Porque este párrafo es un elogio sin ambages de los cinco “Diálogos para la no repetición” que la Comisión de la Verdad ha puesto en marcha desde junio, en Bogotá, en Arauca, en Montería, en Barrancabermeja y en Quibdó, para que les sostengamos la mirada a las víctimas mientras por fin pueden narrar y digerir el horror que se les vino encima a causa de la malaventura colombiana: “Desde el centro del país muchas veces no entendemos qué pasa”, “hay una política diseñada para acabar con los pueblos étnicos en el Chocó”, “a nuestros hijos los están llevando a pelear un conflicto que no es nuestro”, “las causas estructurales que han generado el conflicto no se han tocado”, “tenemos que conocernos para reconocernos”, “¡no queremos más guerra!”, dijeron los líderes convocados en Quibdó, en Chocó, el jueves pasado.
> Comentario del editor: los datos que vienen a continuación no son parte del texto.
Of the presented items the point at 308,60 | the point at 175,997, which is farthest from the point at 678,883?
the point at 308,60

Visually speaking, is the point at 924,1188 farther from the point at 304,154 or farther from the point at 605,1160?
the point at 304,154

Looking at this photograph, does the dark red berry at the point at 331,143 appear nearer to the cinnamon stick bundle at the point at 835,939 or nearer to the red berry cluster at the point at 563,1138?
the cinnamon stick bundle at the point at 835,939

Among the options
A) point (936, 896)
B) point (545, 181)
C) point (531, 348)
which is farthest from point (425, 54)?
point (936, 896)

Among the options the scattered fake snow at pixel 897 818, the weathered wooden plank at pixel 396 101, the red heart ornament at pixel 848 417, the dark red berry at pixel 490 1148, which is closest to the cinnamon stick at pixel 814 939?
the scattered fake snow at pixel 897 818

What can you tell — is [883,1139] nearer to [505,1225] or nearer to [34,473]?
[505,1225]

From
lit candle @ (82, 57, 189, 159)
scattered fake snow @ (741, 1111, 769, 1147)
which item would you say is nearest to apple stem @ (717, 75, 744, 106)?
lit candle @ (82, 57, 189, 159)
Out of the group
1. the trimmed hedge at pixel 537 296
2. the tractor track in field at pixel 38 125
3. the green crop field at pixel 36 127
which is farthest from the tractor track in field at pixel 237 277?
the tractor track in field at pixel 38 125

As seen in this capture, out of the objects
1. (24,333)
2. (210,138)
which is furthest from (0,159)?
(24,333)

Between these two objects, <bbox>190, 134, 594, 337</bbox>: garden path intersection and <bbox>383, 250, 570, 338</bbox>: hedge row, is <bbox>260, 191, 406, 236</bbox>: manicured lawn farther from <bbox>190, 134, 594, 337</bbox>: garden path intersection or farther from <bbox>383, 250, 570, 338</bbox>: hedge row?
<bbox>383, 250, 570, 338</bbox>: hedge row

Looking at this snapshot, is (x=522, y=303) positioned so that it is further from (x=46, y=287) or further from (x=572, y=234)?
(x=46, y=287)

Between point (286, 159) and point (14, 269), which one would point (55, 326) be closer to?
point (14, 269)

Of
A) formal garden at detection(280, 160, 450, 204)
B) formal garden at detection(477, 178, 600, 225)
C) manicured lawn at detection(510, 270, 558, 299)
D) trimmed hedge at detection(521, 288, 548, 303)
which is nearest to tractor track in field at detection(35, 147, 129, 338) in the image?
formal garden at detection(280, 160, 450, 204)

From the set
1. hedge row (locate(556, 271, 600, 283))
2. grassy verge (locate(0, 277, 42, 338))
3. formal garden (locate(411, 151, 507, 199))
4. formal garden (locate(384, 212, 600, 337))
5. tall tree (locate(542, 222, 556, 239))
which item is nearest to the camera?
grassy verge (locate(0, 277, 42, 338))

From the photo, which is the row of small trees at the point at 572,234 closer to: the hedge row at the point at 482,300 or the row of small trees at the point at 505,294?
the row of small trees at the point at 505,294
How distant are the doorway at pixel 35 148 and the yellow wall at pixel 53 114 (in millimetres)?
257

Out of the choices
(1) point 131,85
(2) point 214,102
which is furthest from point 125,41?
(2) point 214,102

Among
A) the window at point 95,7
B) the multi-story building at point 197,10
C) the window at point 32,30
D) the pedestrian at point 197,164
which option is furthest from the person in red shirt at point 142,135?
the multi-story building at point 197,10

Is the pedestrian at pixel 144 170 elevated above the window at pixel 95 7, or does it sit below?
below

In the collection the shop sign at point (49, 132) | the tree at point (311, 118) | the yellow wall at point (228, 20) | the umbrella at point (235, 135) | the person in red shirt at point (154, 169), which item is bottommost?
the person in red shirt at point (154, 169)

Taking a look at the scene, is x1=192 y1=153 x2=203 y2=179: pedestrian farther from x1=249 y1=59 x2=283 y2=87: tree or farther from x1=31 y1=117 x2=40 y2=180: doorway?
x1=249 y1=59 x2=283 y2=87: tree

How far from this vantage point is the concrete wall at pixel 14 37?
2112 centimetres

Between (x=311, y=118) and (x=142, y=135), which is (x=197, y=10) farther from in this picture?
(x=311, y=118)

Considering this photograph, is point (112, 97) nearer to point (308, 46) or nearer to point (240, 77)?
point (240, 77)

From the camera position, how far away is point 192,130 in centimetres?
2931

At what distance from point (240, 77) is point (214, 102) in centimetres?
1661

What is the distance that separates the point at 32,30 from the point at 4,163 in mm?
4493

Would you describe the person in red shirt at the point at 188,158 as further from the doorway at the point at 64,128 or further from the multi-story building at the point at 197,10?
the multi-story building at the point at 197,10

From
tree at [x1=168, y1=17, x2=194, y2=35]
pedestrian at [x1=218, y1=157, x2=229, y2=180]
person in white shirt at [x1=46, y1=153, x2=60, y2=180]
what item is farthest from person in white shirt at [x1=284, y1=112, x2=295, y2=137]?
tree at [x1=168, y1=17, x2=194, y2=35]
Y, ante semejante cadena de plegarias, las protestas de estos últimos días en tantas ciudades del país –que también han sido un grito de paz y en síntesis han estado reclamando un país en donde no se viva con el agua y con la sangre al cuello– resultan ser lo mínimo.
¿Estamos de acuerdo en que la barbarie ha sido una cultura? ¿Sospechamos que nuestro coraje, que nos ha enseñado a encogernos de hombros ante el duelo y a seguir y seguir como si así fuera la vida, se ha ganado el derecho a bajar la guardia? ¿Pensamos que tenemos que sacar a la luz lo que los colombianos hemos sido capaces de hacernos a los colombianos? ¿Creemos en volcarnos a los diálogos hasta que la violencia de oficio se quede sin su lógica perversa? Si la respuesta es sí, cuatro veces sí sin pedir perdón por ejercer el derecho a la compasión, entonces este también es el día para reconocer que el lío de fondo ha sido desconocernos, que nos ha ido menos mal cuando hemos pactado y que ser expertos en guerras tiene que volvernos expertos en paz.